Here's an example message:
<project>: Job #28145 (<job name>) of Stage <stage name> of pipeline #7076 of branch <branch name> by <developer name> (<developer user name>) failed in 01:29
[contents of job log
added as an
attachment]
Current Journey
- A developer pushes a commit which results in a failed pipeline
- Gitlab sends a notification to Slack with the pipeline info
<project>: Pipeline #7076 of branch <branch name> by <developer name> (<developer user name>) failed in 01:29
- A build engineer receives the notification and wants to determine where/why the build failed so they're required to access Gitlab to diagnose the fault
- Variation 1: User is not connected to their VPN and must log in before they can access their local Gitlab
- Variation 2: User is not logged into Gitlab and must log in before they can access the pipeline details (further compounded by the usage of a password manager and multi-factor auth)
- The build engineer clicks/accesses the failed job in the Gitlab UI
- The build engineer analyzes the log to determine the failure
- The build engineer notifies the appropriate party of the failure so that it can be resolved
- Variation 1: The problem wasn't a result of an failure introduced by the initial commit (such a network hiccup on deploy) and the pipeline is able be to rerun without further resolution
Improved User Journey
- A developer pushes a commit which results in a failed pipeline
- Gitlab sends a notification to Slack with the pipeline, including more robust information (Job info, job log, stage)
<project>: Job #28145 (<job name>) of Stage <stage name> of pipeline #7076 of branch <branch name> by <developer name> (<developer user name>) failed in 01:29 [contents of job log added as an attachment]
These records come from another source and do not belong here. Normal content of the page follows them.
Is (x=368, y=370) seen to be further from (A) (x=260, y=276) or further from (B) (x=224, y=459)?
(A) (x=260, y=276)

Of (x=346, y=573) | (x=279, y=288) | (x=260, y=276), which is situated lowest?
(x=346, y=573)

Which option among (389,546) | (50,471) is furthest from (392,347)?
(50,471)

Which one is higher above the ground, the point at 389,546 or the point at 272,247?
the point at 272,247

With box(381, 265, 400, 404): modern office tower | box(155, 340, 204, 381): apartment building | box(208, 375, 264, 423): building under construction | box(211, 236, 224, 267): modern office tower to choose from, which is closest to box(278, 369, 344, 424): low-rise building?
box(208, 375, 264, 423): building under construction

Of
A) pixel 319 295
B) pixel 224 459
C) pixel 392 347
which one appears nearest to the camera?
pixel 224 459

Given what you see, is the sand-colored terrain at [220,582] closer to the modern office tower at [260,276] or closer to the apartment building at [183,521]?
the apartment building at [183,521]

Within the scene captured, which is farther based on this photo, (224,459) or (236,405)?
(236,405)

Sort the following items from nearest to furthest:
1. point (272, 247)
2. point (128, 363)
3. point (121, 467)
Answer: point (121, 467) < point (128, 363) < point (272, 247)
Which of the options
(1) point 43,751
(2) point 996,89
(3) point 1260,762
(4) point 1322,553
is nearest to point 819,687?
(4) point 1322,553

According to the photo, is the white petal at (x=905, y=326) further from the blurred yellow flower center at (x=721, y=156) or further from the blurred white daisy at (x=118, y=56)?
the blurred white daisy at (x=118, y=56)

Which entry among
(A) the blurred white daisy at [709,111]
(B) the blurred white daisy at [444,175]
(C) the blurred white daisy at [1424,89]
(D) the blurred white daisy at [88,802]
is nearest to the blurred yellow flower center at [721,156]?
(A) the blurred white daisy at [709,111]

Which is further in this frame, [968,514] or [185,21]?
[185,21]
- An engineer receives the notification in Slack and analyzes the attached log to determine the failure
- The engineer notifies the appropriate party of the failure so that it can be resolved
- Variation 1: The problem wasn't a result of an failure introduced by the initial commit (such a network hiccup on deploy) and is able to provide a slash command or API request to rerun the job
In this particular user story, the issue was able to be resolved without needing to access Gitlab directly
Permissions and Security
The current permissions scheme should be able to be maintained. However, since the job might contain sensitive data, there might be concerns regarding adding it to an outgoing webhook. Adding an option to enable log inclusion with a default value of off
could alleviate any potential leakage of sensitive information. Though, this would require additional development work as it would impact UI/API
Documentation
If only the webhook payload is modified, there should be no documentation changes
If the option to include build log in the outgoing payload is modified, the Slack integration docs will need to be updated to include an updated screen shot and any API/UI changes will need to be documented.
Testing
A solution change only the payload content would utilize existing services/capability. Therefore, the only tests that should be impacted are those validating the contents of the outgoing failed pipeline webhook.
If this feature is decided to be configurable to include the log, changes to the UI and API would needed to be tested.
What does success look like, and how can we measure that?
Success is being able to more quickly/easily diagnose the reason a build failed, especially if it doesn't require accessing GitLab. This can be measured in the amount of time / number of steps required to diagnose the failed build.